I lived here for most of the 1990s so rather than give you another take on the latest GDP figures or the first National Security Commission meeting, I thought I'd start with my first impressions of a city that was once home and is going to be home again.
From the moment I arrived in Beijing's cavernous airport I was struck by the exhortations and warning signs plastered over what felt like every available surface. This has always been a tendency but it seems to have gone into overdrive. "Don't smoke." "Don't trap your fingers in the closing door." "Mind the gap." "Don't spit." "Don't trip." But then I got in a taxi and there were no seatbelts in the backseat. I asked why not and the driver said, "We're only legally obliged to have them in the front and no one bothers anyway."
烫手山芋 ('Too hot to handle')
One of the things I like most about the Chinese language is four character phrases. This one made me laugh on Saturday night. One of the friends I'd met for dinner had just come home from the US and was amazed to find that former security chief Zhou Yongkang has still not met his day in court. Until 2012 Mr Zhou was one of the most powerful men in China but since the middle of last year he's been under investigation for alleged abuses of power and corruption. My friend mimed juggling something hot into her mouth and exclaimed "烫手山芋" or "tangshoushanyu". Which roughly translates as "the potato that burns your hands". Sound familiar? "They just can't nail him," she said. "He's got too much ammunition against the rest of the top families." We shall see. But remember the phrase. It could come in handy.
Beijing blue skies
On Sunday I phoned a friend and announced exultantly, "The sun's shining and the peach blossom is gorgeous. Let's go for a walk!" "Let's not," she replied. "Have you looked at the PM index?" I'm still in denial about air quality. But I now have an app on my smartphone which informs me that the silver grey blanket is not spring haze. Chinese friends count grimly the years it's taking off their lives. The optimists say five.
A foreign policy joke
This from someone who wishes to remain anonymous. The US, Russian and Chinese presidents get the scripts for their speeches confused. So Barack Obama makes a speech about territorial integrity, Vladimir Putin about inalienable human rights and Xi Jinping ends up talking about the war on terror.

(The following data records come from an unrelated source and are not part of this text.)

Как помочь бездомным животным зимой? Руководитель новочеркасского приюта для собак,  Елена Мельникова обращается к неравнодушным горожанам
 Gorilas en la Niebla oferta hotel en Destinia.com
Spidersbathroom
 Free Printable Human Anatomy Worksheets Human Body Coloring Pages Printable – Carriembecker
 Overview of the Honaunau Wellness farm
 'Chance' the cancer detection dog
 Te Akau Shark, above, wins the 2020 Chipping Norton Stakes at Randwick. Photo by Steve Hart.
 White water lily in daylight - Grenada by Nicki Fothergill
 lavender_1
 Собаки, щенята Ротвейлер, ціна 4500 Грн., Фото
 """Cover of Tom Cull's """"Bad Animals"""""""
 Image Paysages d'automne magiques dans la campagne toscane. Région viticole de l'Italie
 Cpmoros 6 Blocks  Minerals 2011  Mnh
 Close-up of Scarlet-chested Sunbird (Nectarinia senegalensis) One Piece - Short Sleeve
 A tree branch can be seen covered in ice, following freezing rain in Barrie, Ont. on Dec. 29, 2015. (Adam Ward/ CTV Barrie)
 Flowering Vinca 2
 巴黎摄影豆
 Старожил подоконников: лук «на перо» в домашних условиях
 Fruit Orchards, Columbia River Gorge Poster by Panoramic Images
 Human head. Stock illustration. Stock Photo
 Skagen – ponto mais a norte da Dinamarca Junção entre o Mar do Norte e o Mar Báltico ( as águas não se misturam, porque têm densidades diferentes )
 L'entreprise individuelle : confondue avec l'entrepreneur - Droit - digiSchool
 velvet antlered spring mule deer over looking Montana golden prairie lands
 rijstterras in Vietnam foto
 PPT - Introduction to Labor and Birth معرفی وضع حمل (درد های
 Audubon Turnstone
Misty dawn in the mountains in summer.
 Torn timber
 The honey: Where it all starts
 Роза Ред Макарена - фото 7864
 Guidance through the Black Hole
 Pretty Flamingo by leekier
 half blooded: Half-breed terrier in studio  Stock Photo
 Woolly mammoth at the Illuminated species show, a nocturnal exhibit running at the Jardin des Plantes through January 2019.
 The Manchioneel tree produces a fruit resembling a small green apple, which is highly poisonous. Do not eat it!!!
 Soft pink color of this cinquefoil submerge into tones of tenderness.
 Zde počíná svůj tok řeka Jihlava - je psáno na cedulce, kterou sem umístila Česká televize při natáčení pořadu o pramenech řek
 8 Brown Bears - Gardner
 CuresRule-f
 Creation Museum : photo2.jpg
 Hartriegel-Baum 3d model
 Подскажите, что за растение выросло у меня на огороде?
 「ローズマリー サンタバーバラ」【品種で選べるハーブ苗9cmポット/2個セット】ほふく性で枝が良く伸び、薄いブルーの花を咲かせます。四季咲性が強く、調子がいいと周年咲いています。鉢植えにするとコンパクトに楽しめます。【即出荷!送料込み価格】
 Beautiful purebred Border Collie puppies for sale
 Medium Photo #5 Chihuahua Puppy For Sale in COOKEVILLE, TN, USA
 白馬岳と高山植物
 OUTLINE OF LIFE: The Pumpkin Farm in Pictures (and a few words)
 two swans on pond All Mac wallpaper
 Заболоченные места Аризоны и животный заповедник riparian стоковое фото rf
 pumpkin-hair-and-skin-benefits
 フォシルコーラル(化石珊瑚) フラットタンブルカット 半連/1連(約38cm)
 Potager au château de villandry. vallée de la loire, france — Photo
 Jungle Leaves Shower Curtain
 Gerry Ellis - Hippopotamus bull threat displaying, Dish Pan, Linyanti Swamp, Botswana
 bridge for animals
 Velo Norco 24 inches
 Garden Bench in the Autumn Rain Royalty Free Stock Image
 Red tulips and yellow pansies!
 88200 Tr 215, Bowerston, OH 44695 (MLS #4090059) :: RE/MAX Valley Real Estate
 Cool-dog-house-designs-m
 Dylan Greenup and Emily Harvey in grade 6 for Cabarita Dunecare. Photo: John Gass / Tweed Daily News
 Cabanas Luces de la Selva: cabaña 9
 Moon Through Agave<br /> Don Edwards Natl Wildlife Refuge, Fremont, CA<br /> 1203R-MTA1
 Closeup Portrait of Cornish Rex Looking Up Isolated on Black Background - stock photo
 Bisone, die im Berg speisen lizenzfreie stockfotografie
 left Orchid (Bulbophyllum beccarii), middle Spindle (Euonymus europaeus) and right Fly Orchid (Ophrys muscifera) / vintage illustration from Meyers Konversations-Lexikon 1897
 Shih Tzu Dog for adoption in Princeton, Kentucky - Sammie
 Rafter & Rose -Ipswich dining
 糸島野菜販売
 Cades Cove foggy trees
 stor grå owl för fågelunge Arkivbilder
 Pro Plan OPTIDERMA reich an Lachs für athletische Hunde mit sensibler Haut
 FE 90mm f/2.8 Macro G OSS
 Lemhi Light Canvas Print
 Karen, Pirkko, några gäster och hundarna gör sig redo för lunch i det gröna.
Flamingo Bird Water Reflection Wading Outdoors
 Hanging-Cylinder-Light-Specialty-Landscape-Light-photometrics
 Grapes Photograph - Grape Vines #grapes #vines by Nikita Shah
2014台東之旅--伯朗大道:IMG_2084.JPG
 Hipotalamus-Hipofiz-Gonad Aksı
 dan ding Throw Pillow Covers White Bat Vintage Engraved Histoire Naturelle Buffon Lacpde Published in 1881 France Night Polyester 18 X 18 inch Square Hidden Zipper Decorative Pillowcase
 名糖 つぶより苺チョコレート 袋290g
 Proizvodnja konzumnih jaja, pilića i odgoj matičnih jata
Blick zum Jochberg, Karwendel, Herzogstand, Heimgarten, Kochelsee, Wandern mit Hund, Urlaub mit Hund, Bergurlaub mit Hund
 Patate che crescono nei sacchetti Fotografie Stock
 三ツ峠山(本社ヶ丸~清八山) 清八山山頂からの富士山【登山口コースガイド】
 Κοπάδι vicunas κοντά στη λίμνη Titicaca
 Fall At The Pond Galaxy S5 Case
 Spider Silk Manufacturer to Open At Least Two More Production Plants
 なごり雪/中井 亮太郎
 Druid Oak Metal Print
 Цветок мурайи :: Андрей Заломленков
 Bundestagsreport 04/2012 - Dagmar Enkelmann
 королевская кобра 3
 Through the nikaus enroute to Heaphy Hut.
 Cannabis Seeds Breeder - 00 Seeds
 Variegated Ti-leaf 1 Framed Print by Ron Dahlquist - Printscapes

Beijing was once luxury foreign brands only, but high street names like Zara and H&M now seem omnipresent.
Self-service bike hire has appeared. Like London or Paris. I asked a friend about signing up and she said it's complicated and the bike parts often get stolen.
Drunkenness - I've now seen a young man staggering in a lift, another lying on the pavement, and someone drunk at the wheel of a car. This doesn't quite feel like the Beijing I used to know but perhaps it was just a party night.
What's not new?
Ballroom dancing in the park every evening. Hurrah! And plangent arias from Chinese opera. Whatever the air quality, spring is still gorgeous with blossom and willows. And last but not least, I am delighted to report that food remains one of Beijing's great pleasures.